Smak ziemniaków parowanych też pamiętam, taki gorący, posolony i maczany w śmietanie - prawdziwej śmietanie.. mmmmmmmmmmmmmmmm pycha
Prażuchy i wszystko co z tartych ziemniaków kocham ;-)
Z dzieciństwa pozostała mi miłość do chleba z masłem i szczypiorkiem, bułki z pomidorem, ugotowanych klusek ze śmietaną i cukrem, a czasem do chleba namoczonego w wodzie i posypanego cukrem ;-)
Uwielbiam wafle z masą z mleka w proszku. Mam sentyment do pomarańczy i swojskiej kiełbaski, bo ich smak przypomina mi święta kiedyś.

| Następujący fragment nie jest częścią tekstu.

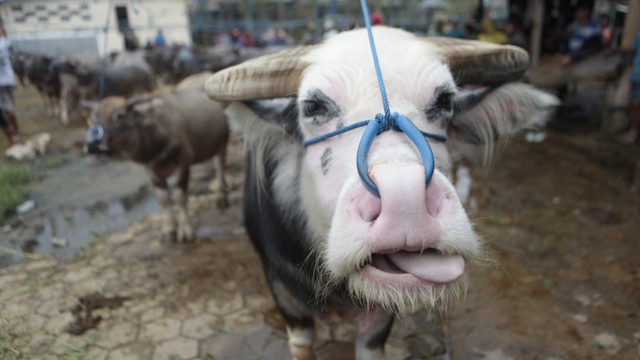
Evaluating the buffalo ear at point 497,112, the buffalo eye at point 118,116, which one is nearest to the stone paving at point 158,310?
the buffalo eye at point 118,116

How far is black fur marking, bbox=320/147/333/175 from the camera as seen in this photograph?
5.35 feet

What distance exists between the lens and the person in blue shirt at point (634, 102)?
219 inches

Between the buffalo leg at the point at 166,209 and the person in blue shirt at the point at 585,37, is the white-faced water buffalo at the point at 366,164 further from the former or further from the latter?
the person in blue shirt at the point at 585,37

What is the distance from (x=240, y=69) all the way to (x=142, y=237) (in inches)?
113

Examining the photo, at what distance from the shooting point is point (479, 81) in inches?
81.9

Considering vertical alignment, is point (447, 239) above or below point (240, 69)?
below

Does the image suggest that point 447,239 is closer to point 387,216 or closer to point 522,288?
point 387,216

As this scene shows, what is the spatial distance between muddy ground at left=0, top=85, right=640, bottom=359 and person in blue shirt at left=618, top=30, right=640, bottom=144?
0.84ft

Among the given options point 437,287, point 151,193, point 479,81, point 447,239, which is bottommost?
point 151,193

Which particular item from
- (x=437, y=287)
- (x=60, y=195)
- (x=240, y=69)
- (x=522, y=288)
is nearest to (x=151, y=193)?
(x=60, y=195)

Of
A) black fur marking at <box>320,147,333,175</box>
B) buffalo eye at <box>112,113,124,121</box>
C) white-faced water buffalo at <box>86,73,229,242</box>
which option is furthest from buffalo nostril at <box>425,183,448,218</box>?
buffalo eye at <box>112,113,124,121</box>

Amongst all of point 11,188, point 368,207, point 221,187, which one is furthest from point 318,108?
point 11,188

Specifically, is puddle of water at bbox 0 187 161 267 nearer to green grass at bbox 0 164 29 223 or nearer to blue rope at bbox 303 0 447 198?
green grass at bbox 0 164 29 223

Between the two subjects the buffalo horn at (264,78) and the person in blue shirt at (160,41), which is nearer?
the buffalo horn at (264,78)
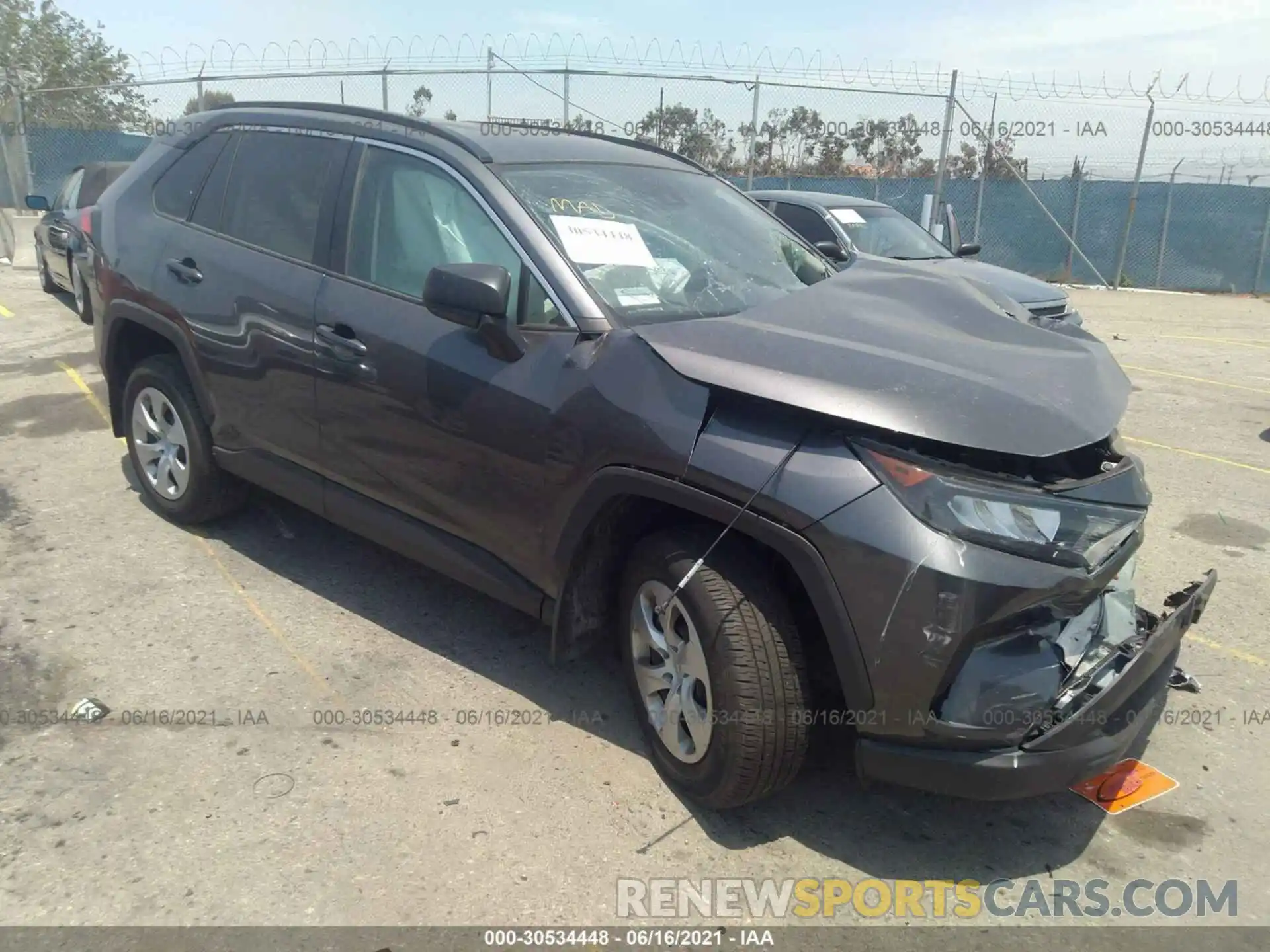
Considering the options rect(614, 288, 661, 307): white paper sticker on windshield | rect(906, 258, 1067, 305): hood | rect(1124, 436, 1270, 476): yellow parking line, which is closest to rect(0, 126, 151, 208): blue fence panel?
rect(906, 258, 1067, 305): hood

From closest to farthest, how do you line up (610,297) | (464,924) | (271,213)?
(464,924) < (610,297) < (271,213)

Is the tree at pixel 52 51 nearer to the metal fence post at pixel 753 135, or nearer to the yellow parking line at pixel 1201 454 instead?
the metal fence post at pixel 753 135

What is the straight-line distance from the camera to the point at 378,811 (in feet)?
9.55

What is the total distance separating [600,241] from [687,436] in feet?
3.09

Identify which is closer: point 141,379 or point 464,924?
point 464,924

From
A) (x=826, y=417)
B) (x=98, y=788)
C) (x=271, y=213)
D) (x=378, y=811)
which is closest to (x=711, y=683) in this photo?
(x=826, y=417)

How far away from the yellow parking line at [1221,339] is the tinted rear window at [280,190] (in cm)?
1087

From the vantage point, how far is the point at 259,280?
3992mm

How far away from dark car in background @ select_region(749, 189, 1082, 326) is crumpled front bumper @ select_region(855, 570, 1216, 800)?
21.2 feet

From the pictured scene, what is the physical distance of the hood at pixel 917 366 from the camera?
99.8 inches

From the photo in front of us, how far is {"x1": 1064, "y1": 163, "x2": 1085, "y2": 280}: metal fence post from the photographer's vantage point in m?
17.4

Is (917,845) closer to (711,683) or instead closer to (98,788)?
→ (711,683)

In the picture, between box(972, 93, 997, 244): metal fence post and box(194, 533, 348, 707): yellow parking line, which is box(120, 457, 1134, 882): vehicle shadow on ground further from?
box(972, 93, 997, 244): metal fence post

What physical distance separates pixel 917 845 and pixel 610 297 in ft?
6.28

Re: Przepisy moich rodziców :)

Post: sob gru 19, 2015 8:45 pm
autor: zomarel
Prażuchę,którą ja pamiętam była mniej więcej tak przygotowana
„Prażuchy z gotowanych ziemniaków”


Składniki:

1.5 kg ziemniaków, 25 dag mąki pszennej, 30 dag słoniny, 1 duża cebula, sól.
Sposób wykonania:

Ziemniaki umyć, obrać i ugotować do miękkości we wrzącej, osolonej wodzie. Po ugotowaniu odcedzić i ugniatać na małym ogniu, dosypując stopniowo mąkę, dolewając stopioną słoninę ze skwarkami i usmażoną w niej cebulą pokrojoną w drobną kostkę. Ogrzewać, ciągle mieszając tak długo, aż powstanie jednolita, szklista masa. Formować i podawać podobnie jak prażuchy z ziemniaków surowych. Uwaga - potrawa bardzo łatwo się przypala.
Tyle,że u nas nie odcedzało się całej wody z ziemniaków ,dosypywało się mąkę i ugniatało się tłuczkiem.